** SUPPLIED DATA follows **

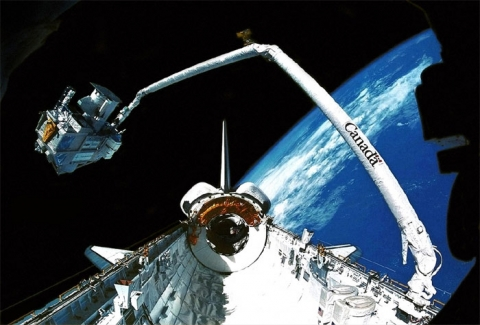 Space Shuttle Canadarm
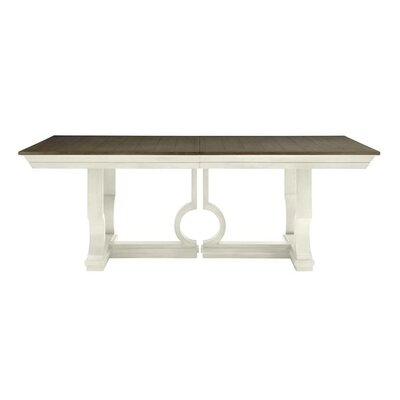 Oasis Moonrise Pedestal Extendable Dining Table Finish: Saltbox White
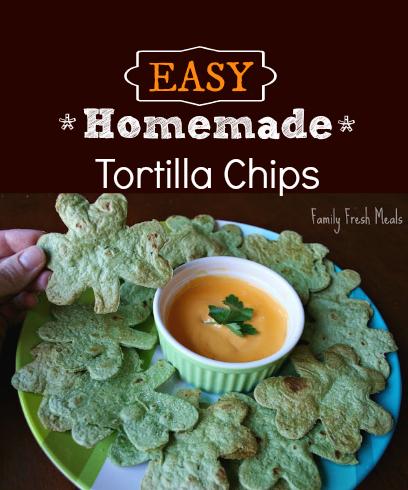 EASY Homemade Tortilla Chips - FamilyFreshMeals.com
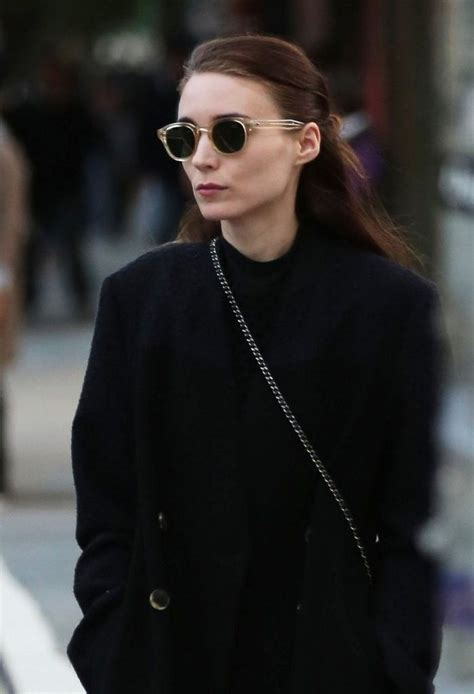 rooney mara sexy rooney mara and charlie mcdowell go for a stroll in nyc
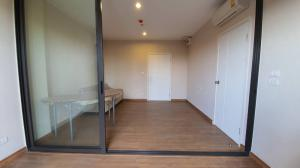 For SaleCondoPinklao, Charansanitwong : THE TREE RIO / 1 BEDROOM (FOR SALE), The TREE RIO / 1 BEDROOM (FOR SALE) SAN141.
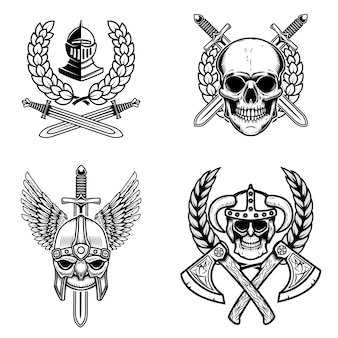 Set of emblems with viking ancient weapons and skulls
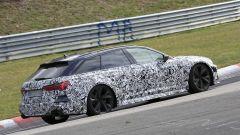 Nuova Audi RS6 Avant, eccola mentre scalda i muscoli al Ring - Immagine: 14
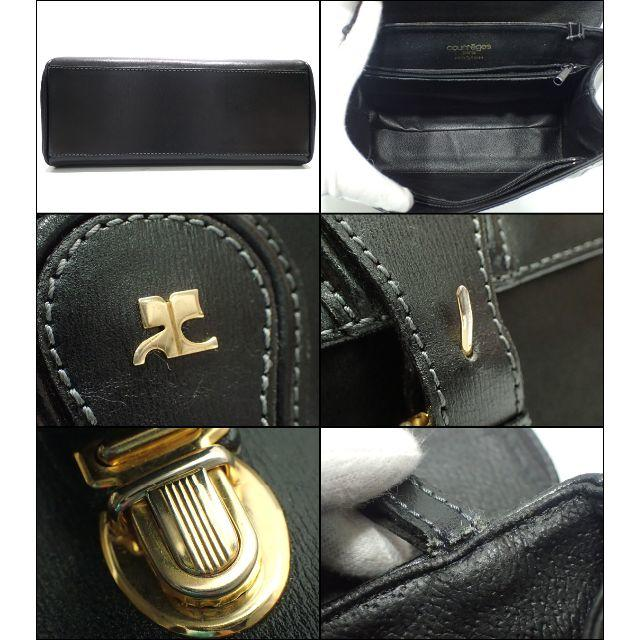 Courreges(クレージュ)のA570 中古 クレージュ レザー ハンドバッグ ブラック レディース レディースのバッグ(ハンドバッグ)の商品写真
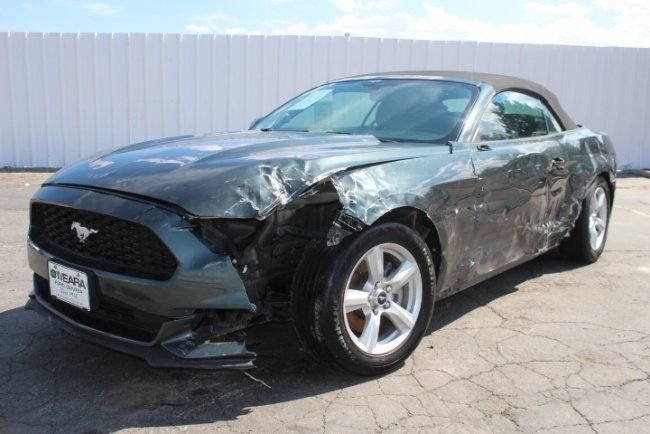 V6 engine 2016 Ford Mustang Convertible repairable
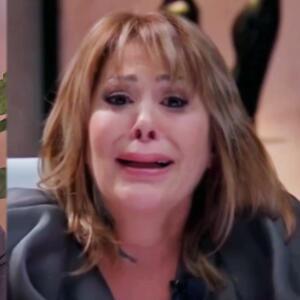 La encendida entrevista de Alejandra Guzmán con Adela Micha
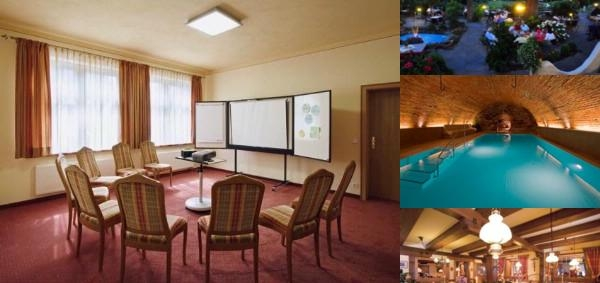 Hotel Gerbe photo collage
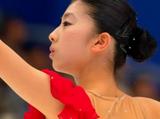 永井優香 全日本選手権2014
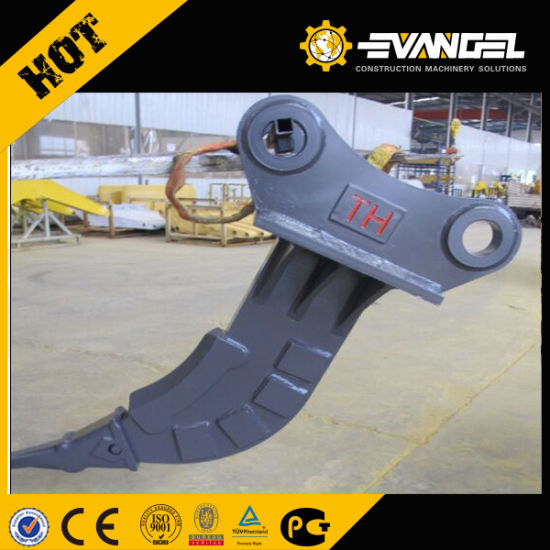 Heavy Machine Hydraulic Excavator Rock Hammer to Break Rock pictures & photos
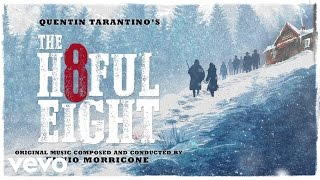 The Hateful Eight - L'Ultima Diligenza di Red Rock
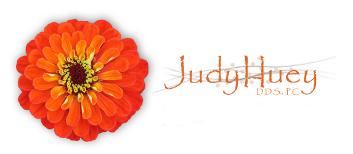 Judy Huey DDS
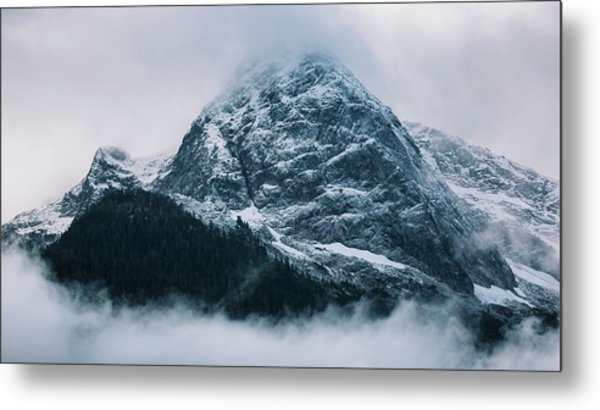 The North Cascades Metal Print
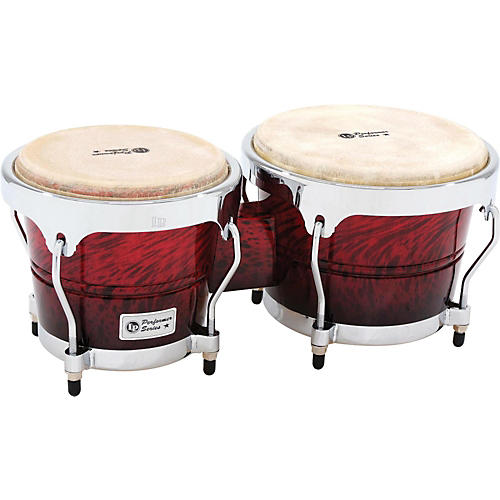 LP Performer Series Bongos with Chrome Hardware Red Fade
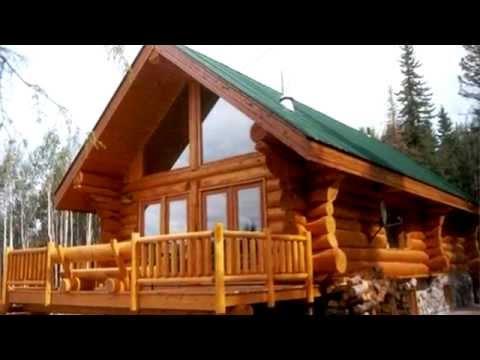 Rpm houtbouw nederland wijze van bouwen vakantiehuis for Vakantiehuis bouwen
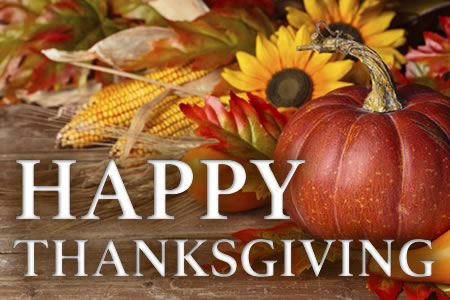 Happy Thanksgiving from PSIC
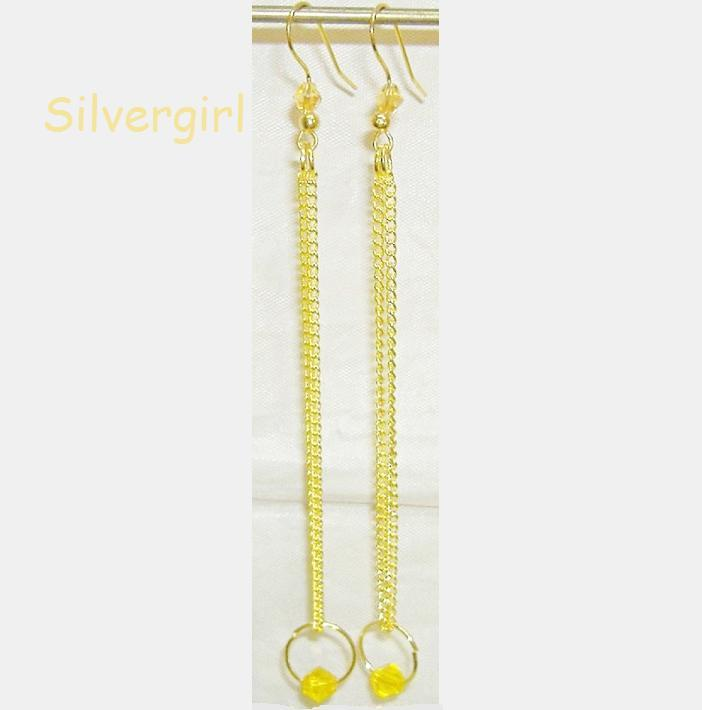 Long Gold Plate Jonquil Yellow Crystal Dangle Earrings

** End of SUPPLIED DATA **

* _AIM OF THE EXERCISE_:
Drop the pictures, then transcribe the lines from the one containing "Heavy Machine Hydraulic" to the end of the data above, exactly and nothing more.

* _SOLUTION TO THIS PROBLEM_:
 Heavy Machine Hydraulic Excavator Rock Hammer to Break Rock pictures & photos
 The Hateful Eight - L'Ultima Diligenza di Red Rock
 Judy Huey DDS
 The North Cascades Metal Print
 LP Performer Series Bongos with Chrome Hardware Red Fade
 Rpm houtbouw nederland wijze van bouwen vakantiehuis for Vakantiehuis bouwen
 Happy Thanksgiving from PSIC
 Long Gold Plate Jonquil Yellow Crystal Dangle Earrings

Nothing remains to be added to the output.